Nosotros no estamos animando a nadie a fumar, que eso quede claro; ni contravenimos las indicaciones del Ministerio de Sanidad, pero creemos que es necesario advertir, antes de nada, de las futuras consecuencias. Por ejemplo, de aquella de la que nos avisaba Norman Mailer en uno de sus textos autobiográficos, recogido en Un arte especial (BackList, 2012), cuando hablaba del estilo narrativo en la literatura. En él, dice que cuando empezó a trabajar en Advertencias a mí mismo «estaba tratando de dejar de fumar, y como corolario de abandonar la nicotina, me vi lanzado al problema del estilo mismo. En aquellos días, mi psique se sentía tan distinta sin cigarrillos como mi cuerpo al pasar del aire al agua. Era como si percibiera con sentidos distintos, y las reacciones claras se vieran embotadas. Escribiendo sin cigarrillos, el mundo que buscaba casi nunca llegaba, no en un tiempo rápido (…). Así, Advertencias a mí mismo fue un libro cuya escritura me cambió la vida». A otros, sin embargo, no les cambió igual.

Cuenta Jesús Marchamalo en su artículo ‘El humo de las musas’, recogido en el libro Las bibliotecas perdidas (Editorial Renacimiento, 2008), cómo el escritor y editor Manuel Rodríguez Rivero consideraba que existían «libros inexplicables si no se considera el aspecto de fumador del autor», aunque no creía que hubiese una «literatura del humo, una literatura de fumadores» propiamente dicha. Con todo, hay determinados rituales dentro del mundo del tabaco que tienen la belleza necesaria como para ser narrados y descritos dentro de los textos más hermosos. Y eso es lo que hace, precisamente, el novelista gallego Juan Tallón en uno de los primeros capítulos de Fin de poema (Alrevés, 2015), cuando trata de reconstruir la infancia de Alejandra Pizarnik y se centra en la figura de su padre:

«De su propio padre, de quien podía guardar mil imágenes, ha perseverado una aparentemente anodina, aunque sirve para escribir una biografía de quinientas páginas: la lentitud con la que encendía los cigarros, aquel gesto pausado que no acababa nunca de ocurrir, mientras floraba en el aire. Siempre le llamó la atención el tiempo que empleaba en encender un fósforo y prender el tabaco. Podía tardar minutos. Tiene la sensación de que, con algún pitillo en concreto, empleó meses (…).
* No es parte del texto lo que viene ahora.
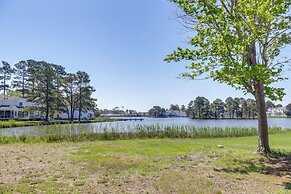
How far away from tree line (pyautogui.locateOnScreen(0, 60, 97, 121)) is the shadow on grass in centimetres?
3612

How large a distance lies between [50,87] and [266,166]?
37.5m

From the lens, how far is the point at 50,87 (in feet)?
128

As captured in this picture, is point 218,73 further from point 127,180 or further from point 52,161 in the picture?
point 52,161

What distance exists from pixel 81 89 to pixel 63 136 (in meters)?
33.3

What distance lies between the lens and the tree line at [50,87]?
3845 centimetres

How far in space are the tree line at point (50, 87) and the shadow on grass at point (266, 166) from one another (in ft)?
118

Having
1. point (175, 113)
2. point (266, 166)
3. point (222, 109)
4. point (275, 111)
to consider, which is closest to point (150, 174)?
point (266, 166)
Curiosamente, la lentitud con la que ejecutaba el ritual del encendido contrastaba con la celeridad que imprimía al resto de sus acciones». Pero todos somos así cuando encendemos un cigarro: cambiamos ligeramente, de manera casi imperceptible; pero lo hacemos, aunque eso no quiera decir que lo que hagamos esté mal. Ni bien, por supuesto.

A pesar de todo, las instituciones no nos han prohibido fumar tajantemente; sólo lo han hecho en espacios abiertos donde no sea posible garantizar la consabida «distancia de seguridad». Y puede que así, tal vez, a algunos se les quiten las ganas de seguir haciéndolo en sus casas, pero el auténtico fumador no cejará, como Juan Carlos Onetti. Del autor uruguayo, Marchamalo también cuenta que «al final, cuando estaba ya muy mal y no tenía casi fuerzas, prendía un cigarrillo y lo veía echar humo». «Tú no sabes lo que es un vicio», le decía a su mujer, la violinista Dorotea Muhr; porque, efectivamente, nadie mejor que él lo sabía, que escribió la primera versión de El pozo -su primera novela- durante un fin de semana en que se había quedado sin tabaco y no podía salir a comprar, «para desahogarse». Eso es voluntad; el resto, postureo de terraza y fumarada social. Así que ya saben: que llore quien quiera llorar; pero, en realidad, nadie nos ha prohibido fumar expresamente. Sólo nos han limitado el hecho de poder hacerlo en las terrazas.